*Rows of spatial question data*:
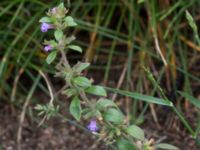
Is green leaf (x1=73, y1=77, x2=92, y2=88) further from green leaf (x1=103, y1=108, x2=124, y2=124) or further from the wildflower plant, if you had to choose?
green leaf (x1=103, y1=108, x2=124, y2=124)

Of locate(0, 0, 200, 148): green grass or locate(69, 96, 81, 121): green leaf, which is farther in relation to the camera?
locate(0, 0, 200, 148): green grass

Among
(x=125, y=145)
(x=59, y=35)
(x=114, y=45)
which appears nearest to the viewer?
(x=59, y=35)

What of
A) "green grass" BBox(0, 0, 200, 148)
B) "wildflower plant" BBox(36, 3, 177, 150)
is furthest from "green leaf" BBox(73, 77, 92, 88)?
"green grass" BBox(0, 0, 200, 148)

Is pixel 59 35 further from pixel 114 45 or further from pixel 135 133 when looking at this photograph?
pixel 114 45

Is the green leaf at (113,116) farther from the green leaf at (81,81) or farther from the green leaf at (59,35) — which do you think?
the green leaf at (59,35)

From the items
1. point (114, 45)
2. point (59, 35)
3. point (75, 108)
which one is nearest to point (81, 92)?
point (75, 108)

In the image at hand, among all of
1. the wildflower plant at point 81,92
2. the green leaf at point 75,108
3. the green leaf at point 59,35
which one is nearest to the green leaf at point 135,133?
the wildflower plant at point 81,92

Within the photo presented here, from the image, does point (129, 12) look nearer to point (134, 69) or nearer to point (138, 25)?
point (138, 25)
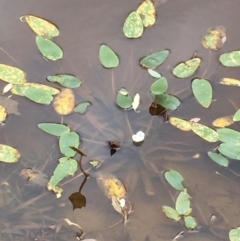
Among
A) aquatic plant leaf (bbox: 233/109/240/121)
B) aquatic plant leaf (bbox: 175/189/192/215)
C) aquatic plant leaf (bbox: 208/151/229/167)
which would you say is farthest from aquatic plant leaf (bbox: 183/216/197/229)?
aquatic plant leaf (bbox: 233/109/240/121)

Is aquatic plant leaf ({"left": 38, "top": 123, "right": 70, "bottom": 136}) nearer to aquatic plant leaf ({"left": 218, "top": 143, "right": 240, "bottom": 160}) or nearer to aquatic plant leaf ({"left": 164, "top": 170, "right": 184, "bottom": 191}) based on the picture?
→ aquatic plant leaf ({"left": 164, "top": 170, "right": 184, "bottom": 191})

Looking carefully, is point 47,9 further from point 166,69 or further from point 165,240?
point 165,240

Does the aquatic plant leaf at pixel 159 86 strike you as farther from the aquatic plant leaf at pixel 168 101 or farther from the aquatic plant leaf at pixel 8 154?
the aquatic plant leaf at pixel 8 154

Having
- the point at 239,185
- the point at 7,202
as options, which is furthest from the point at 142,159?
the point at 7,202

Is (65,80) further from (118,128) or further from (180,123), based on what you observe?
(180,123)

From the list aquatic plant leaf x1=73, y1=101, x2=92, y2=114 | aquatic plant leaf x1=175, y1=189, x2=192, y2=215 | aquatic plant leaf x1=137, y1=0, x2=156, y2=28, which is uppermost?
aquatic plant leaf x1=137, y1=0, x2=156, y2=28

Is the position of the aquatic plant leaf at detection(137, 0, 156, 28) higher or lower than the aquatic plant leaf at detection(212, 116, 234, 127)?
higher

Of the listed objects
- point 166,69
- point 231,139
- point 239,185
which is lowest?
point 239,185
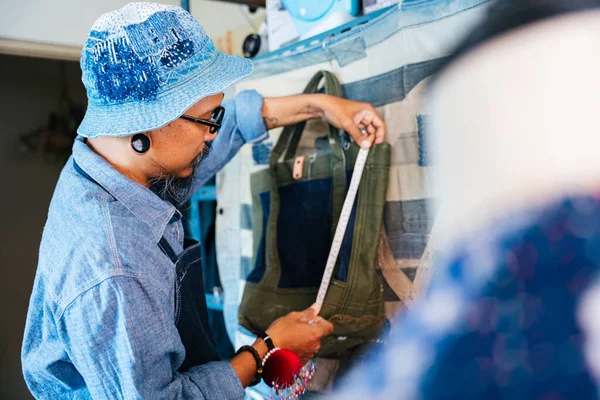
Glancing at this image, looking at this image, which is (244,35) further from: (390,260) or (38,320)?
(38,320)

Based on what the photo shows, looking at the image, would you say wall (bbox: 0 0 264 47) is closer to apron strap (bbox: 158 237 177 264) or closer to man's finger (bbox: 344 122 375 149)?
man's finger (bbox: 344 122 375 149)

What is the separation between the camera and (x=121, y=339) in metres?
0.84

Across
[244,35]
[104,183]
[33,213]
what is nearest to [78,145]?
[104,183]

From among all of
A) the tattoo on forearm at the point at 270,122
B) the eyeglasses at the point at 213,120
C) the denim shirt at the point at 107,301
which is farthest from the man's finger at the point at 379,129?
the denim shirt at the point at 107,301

*Problem to work on*:
Output only the lines running from the line with "Is the position" through the last line of the entries above, inclusive, with pictures excluded.

*Answer to this problem*:
Is the position of the aquatic plant leaf at detection(137, 0, 156, 28) higher or lower than the aquatic plant leaf at detection(212, 116, 234, 127)?
higher

Of the listed objects
- point 166,69
- point 231,139
- point 239,185
which is lowest?
point 239,185
Glancing at this image, looking at this image, which is (244,35) further from: (390,260) or (38,320)?
(38,320)

Based on what the photo shows, looking at the image, would you say wall (bbox: 0 0 264 47) is closer to apron strap (bbox: 158 237 177 264) or closer to man's finger (bbox: 344 122 375 149)?
man's finger (bbox: 344 122 375 149)

What is the separation between the camera and (x=121, y=339) in metres?
0.84

Across
[244,35]
[104,183]
[33,213]
what is nearest to [78,145]?
[104,183]

From among all of
A) the tattoo on forearm at the point at 270,122
B) the eyeglasses at the point at 213,120
C) the denim shirt at the point at 107,301
which is farthest from the man's finger at the point at 379,129?
the denim shirt at the point at 107,301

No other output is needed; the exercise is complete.